Excerpted passage:
Segment Open
The Shins – Chutes Too Narrow (2003)

The Shins have always kept things simple. On Chutes Too Narrow, they didn’t need to stray from what they started with Oh, Inverted World. The band kept it short and sweet but made melodies that still dance around in our heads nine years later. While so many other albums get stuck sounding like remnants of a time or phase that has come and gone, The Shins’ Chutes Too Narrow remains a timelessly good staple for any indie rock fan.


Kanye West – Late Registration (2005)

After successfully navigating the treacherous transition from superstar producer to superstar producer and rapper, Kanye West set his sights on the mission that has since consumed him: becoming a superstar artist. Enlisting the help of Fiona Apple producer Jon Brion as well as an eclectic cast of guests (Adam Levine of Maroon 5, Paul Wall, Common, the Game, Nas, Cam’ron at his goofily brilliant peak, a young rapper named Lupe Fiasco, and big brother Jay-Z), West elevated his sound to often symphonic heights, largely jettisoning the chipmunk soul that had become his stock in trade for a lush sound all his own. Late Registration represents one of Kanye’s most diverse statements, bouncing from confidence to defeat (often within songs and even verses) across a set of dazzling, singular productions.

Amy Winehouse – Back to Black (2006)

Before the revivalist soul brigade that sported singers like Duffy, Joss Stone, and the inescapable Adele, Amy Winehouse released Back to Black, an album spawning unexpected hits about alcoholism and abusive relationships delivered by an indelible voice. Over Mark Ronson and Salaam Remi’s brigade of rich productions–sprinkled with Motown, girl group soul, and a dose of hip-hop–Winehouse bared her soul an a fashion largely alien to modern r n’ b. Though Winehouse’s debut Frank laid the foundation for the singer’s honesty and powerful performances, Back to Black peeled back the curtain on a soul more tortured than an unknowing populace could know at the time of its release. As the last full length album of Winehouse’s tragically short life, Back to Black stands as a testament to potential realized while leaving room to imagine what could have been as Winehouse continued to develop.

Clipse – Hell Hath No Fury (2006)

In 2002, Virginia duo Clipse announced themselves with “Grindin’,” the skeletal, idiosyncratic trunk-rattler that solidified the Neptunes as one of hip-hop’s most adventurous production duos. Though the rest of Clipse’s debut Lord Willin’ made for quality listening, it strayed from “Grindin'” and hewed closely to the Neptunes signature synth sound. Clipse’s oft-delayed Hell Hath No Fury arrived as if “Grindin'” had been a thesis, a sonic foundation guiding one of the most bizarre listens in mainstream hip-hop. Over twelve songs, the Neptunes pushed the boundaries of their sonic palette while Pusha and Malice brought spite, humor, and humanity to their coke kingpin raps–elevating a rote rap topic to a cautionary drama on par with Hollywood’s best attempts at exposing the intricacies of the drug trade.
Segment Closed
Records shown:
Segment Open
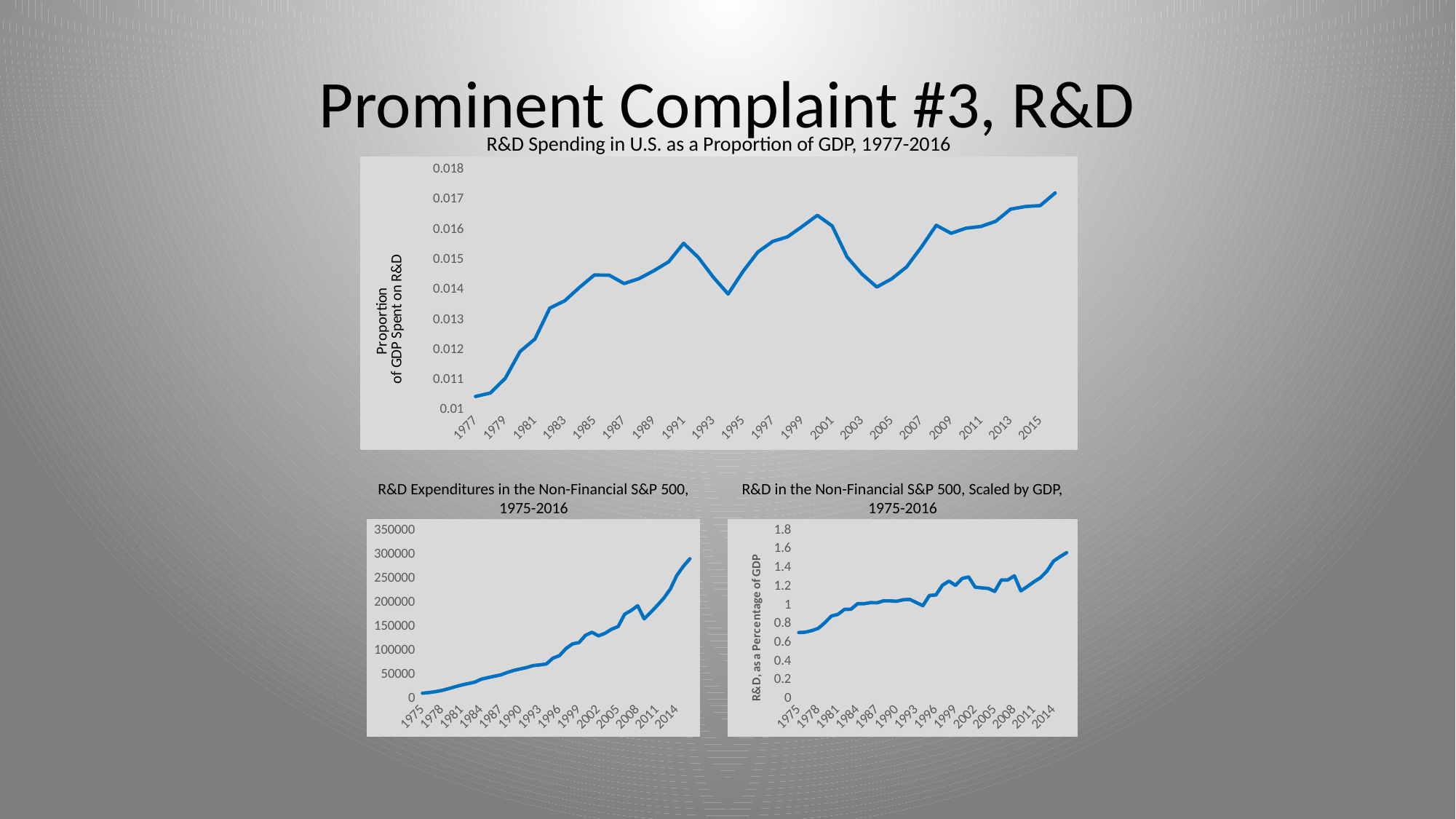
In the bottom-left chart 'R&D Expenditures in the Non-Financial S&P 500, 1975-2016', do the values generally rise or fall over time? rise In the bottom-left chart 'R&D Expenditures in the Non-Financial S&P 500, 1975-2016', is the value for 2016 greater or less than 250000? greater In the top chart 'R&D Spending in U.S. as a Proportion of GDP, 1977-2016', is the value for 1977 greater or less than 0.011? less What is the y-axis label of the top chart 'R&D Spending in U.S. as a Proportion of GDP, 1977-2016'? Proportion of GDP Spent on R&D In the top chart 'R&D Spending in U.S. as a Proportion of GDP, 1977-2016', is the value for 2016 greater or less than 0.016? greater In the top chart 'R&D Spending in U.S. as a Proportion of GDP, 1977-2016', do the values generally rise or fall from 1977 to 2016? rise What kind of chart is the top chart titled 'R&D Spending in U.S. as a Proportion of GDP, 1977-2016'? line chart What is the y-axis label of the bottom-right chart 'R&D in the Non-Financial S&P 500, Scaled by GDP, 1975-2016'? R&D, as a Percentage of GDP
Segment Closed
Segment Open
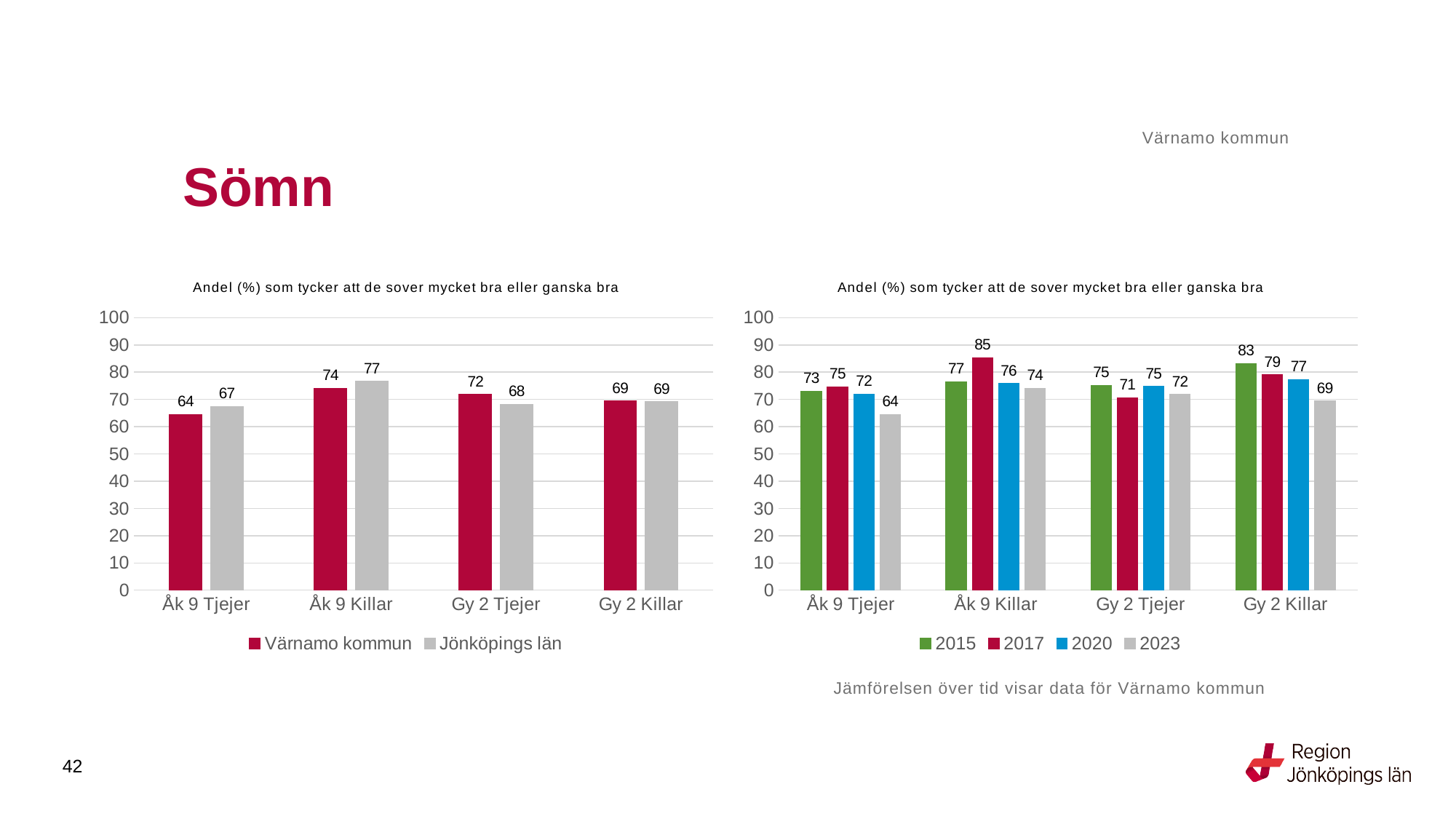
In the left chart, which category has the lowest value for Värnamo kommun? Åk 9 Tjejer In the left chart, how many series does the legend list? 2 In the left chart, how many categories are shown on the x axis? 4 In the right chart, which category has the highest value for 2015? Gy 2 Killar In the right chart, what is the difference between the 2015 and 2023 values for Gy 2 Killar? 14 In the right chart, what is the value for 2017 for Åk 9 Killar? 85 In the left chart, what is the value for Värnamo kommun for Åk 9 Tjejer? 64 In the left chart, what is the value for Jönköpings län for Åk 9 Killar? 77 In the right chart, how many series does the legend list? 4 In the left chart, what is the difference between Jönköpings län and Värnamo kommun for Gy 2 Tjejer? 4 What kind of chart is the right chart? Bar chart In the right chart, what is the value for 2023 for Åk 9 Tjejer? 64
Segment Closed
Segment Open
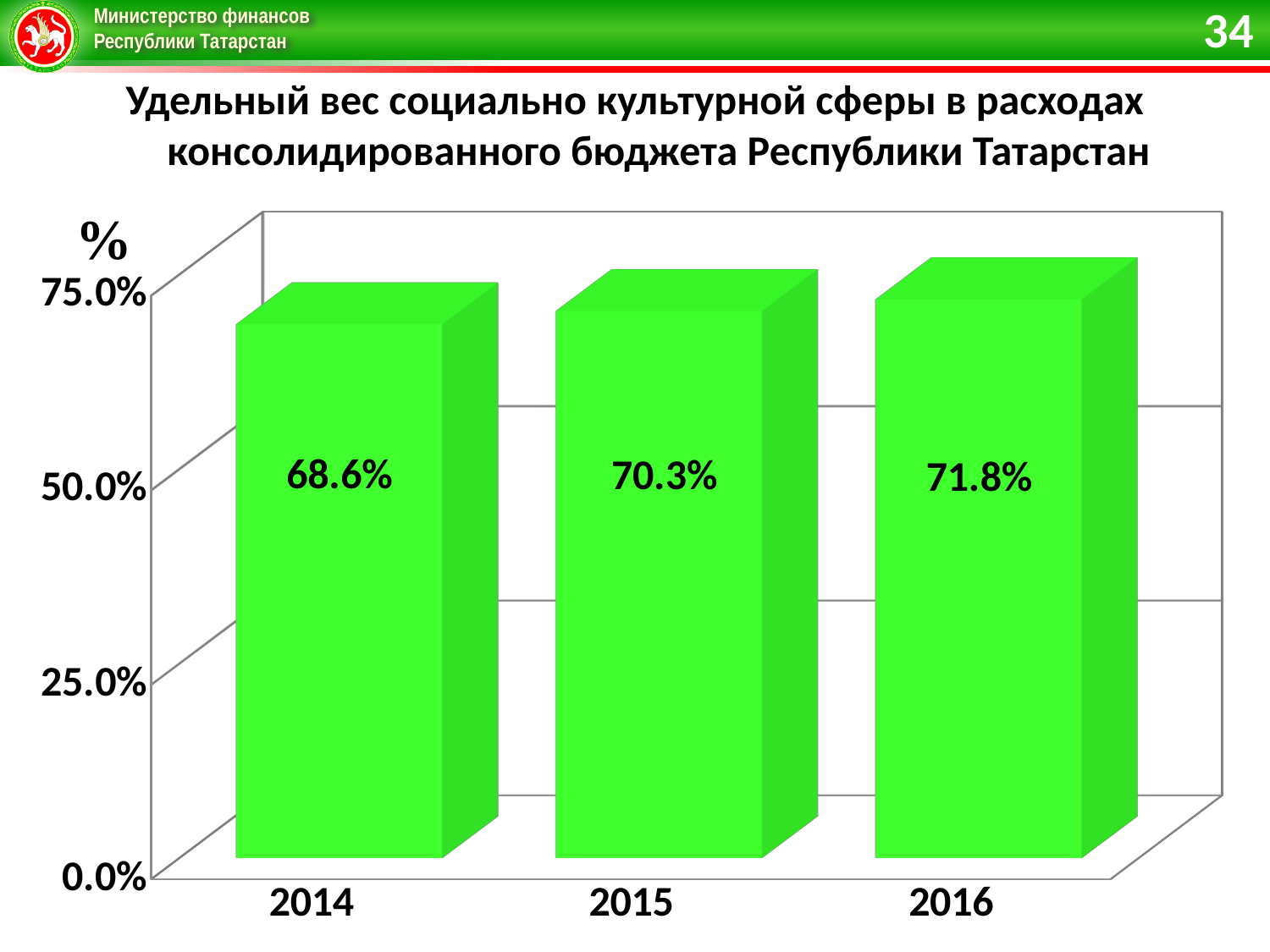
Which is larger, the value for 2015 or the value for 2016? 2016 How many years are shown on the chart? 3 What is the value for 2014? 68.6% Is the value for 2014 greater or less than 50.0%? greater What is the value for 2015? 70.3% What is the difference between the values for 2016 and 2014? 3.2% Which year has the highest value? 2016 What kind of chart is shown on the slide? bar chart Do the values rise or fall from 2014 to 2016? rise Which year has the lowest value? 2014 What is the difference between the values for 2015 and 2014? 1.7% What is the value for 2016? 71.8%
Segment Closed
Tasks to carry out:
a) According to the album reviews, why does Back to Black leave room to imagine what could have been?
b) From the album reviews, reproduce word for word the part that opens with the words containing "The Shins –" and closes with "Late Registration (2005)".

Responses per task:
a) It was the last full-length album of Winehouse's tragically short life. It shows her potential realized, but her death left open how she might have kept developing.

b)
The Shins – Chutes Too Narrow (2003)

The Shins have always kept things simple. On Chutes Too Narrow, they didn’t need to stray from what they started with Oh, Inverted World. The band kept it short and sweet but made melodies that still dance around in our heads nine years later. While so many other albums get stuck sounding like remnants of a time or phase that has come and gone, The Shins’ Chutes Too Narrow remains a timelessly good staple for any indie rock fan.


Kanye West – Late Registration (2005)